Here, the record shows that the Division offered M.C. services while he was incarcerated. It arranged for Michael to visit M.C. in prison, but the court had noted in February 2014 that M.C. did not want visits with his son while he was in the prison's lockdown unit.
Furthermore, the court had directed M.C. or his attorney to inform the Division if he is moved, so that visits could resume. M.C. and his attorney never notified the Division of a change of custody status. M.C. later was transferred to another correctional facility. Thereafter, Michael was scheduled to attend a bonding evaluation but he refused to go to the prison.
In addition, the Division's worker testified that M.C. had participated in some programs while in jail, including parenting classes and behavior modification, but M.C. never provided proof that he had completed those programs. The Division also notes that it had been ordered to arrange telephone contact between M.C. and Michael. It did so but M.C. apparently had some difficulty reaching the foster home. The Division made alternative arrangements, and M.C. never thereafter informed the Division that he had a problem making these calls.

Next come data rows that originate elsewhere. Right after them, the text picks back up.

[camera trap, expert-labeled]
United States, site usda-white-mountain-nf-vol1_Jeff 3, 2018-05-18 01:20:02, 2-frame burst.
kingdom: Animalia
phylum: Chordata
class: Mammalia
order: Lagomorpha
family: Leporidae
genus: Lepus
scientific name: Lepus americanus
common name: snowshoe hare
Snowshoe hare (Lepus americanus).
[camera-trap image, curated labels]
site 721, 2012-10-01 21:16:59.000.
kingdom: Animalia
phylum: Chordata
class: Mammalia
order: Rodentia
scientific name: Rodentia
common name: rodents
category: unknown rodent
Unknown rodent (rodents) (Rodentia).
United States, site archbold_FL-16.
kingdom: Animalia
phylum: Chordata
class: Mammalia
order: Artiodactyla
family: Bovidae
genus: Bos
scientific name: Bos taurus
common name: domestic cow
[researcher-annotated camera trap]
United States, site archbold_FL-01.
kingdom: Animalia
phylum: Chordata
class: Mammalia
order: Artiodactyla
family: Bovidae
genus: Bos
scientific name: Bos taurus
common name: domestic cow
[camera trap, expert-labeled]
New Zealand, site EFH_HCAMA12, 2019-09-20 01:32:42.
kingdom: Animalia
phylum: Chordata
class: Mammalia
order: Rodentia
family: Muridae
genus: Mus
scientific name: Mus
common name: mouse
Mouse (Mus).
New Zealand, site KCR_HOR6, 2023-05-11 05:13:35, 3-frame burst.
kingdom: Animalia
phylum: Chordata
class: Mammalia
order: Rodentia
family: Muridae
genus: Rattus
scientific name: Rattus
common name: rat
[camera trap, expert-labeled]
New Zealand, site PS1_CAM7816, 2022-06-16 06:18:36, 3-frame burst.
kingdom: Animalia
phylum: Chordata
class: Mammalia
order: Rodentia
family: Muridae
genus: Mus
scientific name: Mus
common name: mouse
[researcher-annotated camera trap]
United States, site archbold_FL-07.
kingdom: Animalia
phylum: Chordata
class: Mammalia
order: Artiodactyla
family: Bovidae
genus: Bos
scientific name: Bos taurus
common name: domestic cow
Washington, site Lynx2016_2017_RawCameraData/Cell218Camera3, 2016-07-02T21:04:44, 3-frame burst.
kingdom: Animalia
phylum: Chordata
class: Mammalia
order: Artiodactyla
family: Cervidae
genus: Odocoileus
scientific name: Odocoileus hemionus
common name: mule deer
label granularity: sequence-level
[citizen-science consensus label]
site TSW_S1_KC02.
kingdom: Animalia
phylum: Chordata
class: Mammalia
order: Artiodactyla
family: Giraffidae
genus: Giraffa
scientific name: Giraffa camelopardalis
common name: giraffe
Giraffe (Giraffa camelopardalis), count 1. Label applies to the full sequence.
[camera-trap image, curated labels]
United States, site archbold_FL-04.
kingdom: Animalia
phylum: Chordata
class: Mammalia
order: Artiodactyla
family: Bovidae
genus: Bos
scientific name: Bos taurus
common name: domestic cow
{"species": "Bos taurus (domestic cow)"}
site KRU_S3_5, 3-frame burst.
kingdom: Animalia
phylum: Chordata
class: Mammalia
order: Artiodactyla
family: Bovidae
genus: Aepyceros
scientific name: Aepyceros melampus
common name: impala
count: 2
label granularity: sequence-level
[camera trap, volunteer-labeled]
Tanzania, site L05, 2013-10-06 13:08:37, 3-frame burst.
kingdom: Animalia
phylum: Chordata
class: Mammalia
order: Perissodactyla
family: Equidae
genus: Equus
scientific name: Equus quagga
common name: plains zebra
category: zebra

We are convinced that there is sufficient credible evidence in the record to support the judge's finding that the Division's efforts to effect a reunification of Michael and M.C. were reasonable under the circumstances. M.C.'s claim to the contrary is without sufficient merit to warrant further comment. R. 2:11-3(e)(1)(E).
Finally, M.C. argues that the Division failed to establish the second prong of the best interests tests because it did not prove that he was unwilling or unable to eliminate the harm facing his son, as required by N.J.S.A. 30:4C-15.1(a)(2). M.C. contends that the judge failed to properly "analyze the evidence as to whether or not M.C. could be in the position to parent in the foreseeable future." M.C. says the judge ignored the fact that he independently sought services while incarcerated, which included substance abuse treatment and parenting skills classes.
Here, the judge did not base her prong-two findings solely upon M.C.'s incarceration, although the judge properly considered M.C.'s incarceration to be a factor in her decision. See N.J. Div. of Youth and Family Servs. v. R.G., 217 N.J. 527, 560 (2014) (noting that incarceration may be probative as to whether the incarcerated parent has the ability to provide proper care for a child). The judge noted that, while M.C. was in jail or residing in Florida, he was unable to provide Michael with a safe and stable home. The judge found that this would not change in the foreseeable future, and stated that the child's need for permanency was paramount. The record supports those findings.
We conclude that the record fully supports the judge's conclusion that the Division had clearly and convincingly established all four prongs of the test in N.J.S.A. 30:4C-15.1(a) for termination of M.C.'s parental rights.
Affirmed. I hereby certify that the foregoing is a true copy of the original on file in my office.